L’iceberg si chiama default, fallimento dello Stato, mancanza di soldi per pagare i dipendenti pubblici, servizi essenziali, opere, creditori. Nella sgangherata orchestra, fatta di trombette, piatti e cioccapiatti e qualche raro solista, è schierata larga parta parte dell’informazione che, ancora nelle prime notizie di queste ore, ci propina Moggi o le ultime veline del Cav.
Gli avventori al ballo naturalmente siamo noi. E balliamo nonostante, in sala, entri un soffio gelido.
Intanto nei porti dell’informazione (portali) anziché accendersi il faro che avvisa sul rischio default (fallimento), si accendono tante luci diverse e il rischio del fallimento è una delle tante notizie/luci del giorno, ma non la principale. Ma c’è una sostanziale differenza: che se non seguiamo il faro giusto e impattiamo, come pare, l’iceberg, il nostro garbato benessere cambia. Dall’oggi al domani. Perché quando uno stato fallisce non paga i contratti al pari di una qualsiasi ditta fallita. E i primi contratti non pagati sarebbero quelli degli statali: sanità, scuola, forze dell’ordine… Nelle zone più depresse o svantaggiate – leggasi Appennino – questo avrebbe conseguenze devastanti più che nelle città. Al pari per le fasce più deboli.

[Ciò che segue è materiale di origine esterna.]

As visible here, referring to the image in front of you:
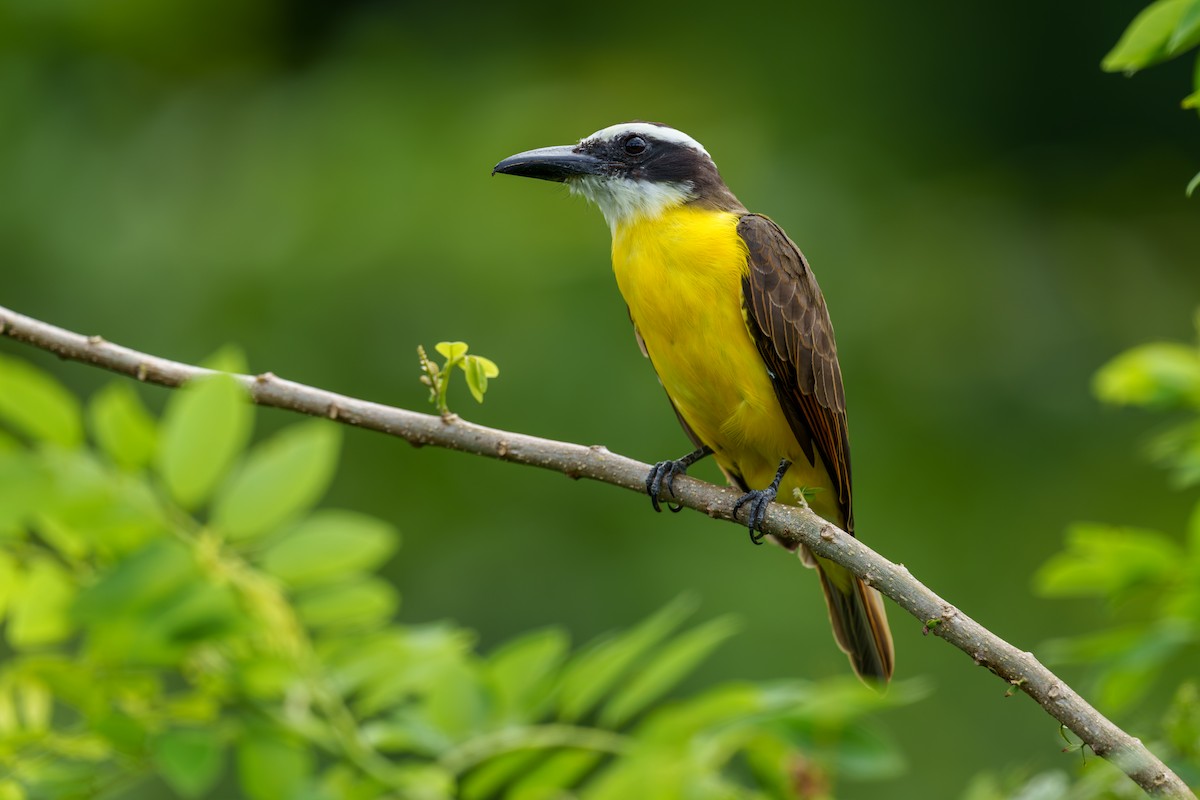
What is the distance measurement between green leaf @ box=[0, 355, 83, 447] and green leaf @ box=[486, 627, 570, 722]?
37.5 inches

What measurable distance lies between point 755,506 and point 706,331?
1.85 feet

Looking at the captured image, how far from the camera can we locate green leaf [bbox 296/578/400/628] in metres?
2.66

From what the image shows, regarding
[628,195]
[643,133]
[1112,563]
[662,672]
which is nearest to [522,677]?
[662,672]

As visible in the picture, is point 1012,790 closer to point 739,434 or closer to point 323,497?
point 739,434

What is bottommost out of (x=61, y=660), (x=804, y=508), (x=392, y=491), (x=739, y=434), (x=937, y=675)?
(x=61, y=660)

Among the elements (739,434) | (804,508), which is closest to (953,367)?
(739,434)

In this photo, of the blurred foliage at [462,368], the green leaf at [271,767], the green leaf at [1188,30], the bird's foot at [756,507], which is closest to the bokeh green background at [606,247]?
the bird's foot at [756,507]

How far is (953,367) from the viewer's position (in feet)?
28.8

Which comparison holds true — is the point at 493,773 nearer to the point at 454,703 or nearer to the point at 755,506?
the point at 454,703

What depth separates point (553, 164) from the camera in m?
3.95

La cosa è talmente preoccupante che oggi, manco fosse un consiglio dei ministri, si è riunito un consiglio straordinario di Confindustria, ovvero il potere economico privato così rappresentato.
Uno scenario da brivido. Siamo appesi al “senso di responsabilità della classe politica”. Cioè quei politici casta che hanno dimostrato di sapere chiedere sacrifici agli altri ma non a loro stessi nemmeno per risparmiare su privilegi che gridano vendetta al cielo, destra e sinistra assieme.
In sala chi non balla è in attesa di un governo tecnico che emani una manovra finanziaria, capace di fare deviare la nave, con un colpo di timone chiamato patrimoniale (tassa sul patrimonio di tutti), in stile Amato 1992. Una patrimoniale che, se sarà intelligente, colpirà davvero tutti (sigh! partendo da quelli che hanno sempre pagato le tasse, classi più deboli comprese), compresi coloro i quali hanno patrimoni (ma magari non sempre hanno pagato le tasse). Quando questo ballo finirà, ci sarà comunque da uscirne ammaccati. Vuoi per l’iceberg, vuoi per il deviare improvviso di rotta e il navigare a vista tra gli scogli consumando chissà quanto carburante.
Forse nell’attesa davvero vale la pena continuare a danzare e non sentire il brivido freddo che fa capolino in sala?
PS: Ridano pochi i cugini d’oltralpe sulla portaerei atomica Clemenceau: ci seguono a ruota nello stesso mare.
Il voto
la massa
non serve
governa chi vince il potere
il potere vince chi governa
non serve
la massa
il voto.
Poesia in forma di croce di L. Ziveri. ( Zivaroski)
…abbiamo peccato, abbiamo peccato tutti producendo la classe dirigente che dagli ’80 ad oggi ci governa, ma è dopo “il peccato” che si fanno gli esami di coscienza e le penitenze per non finire all’inferno.
…e il naufragar NON mi è dolce in questo mare…
Per quanto riguarda invece “il brivido”, quello c’è sempre davanti ad una domanda di cui non solo non si conosce la risposta ma saranno altri a darla per te.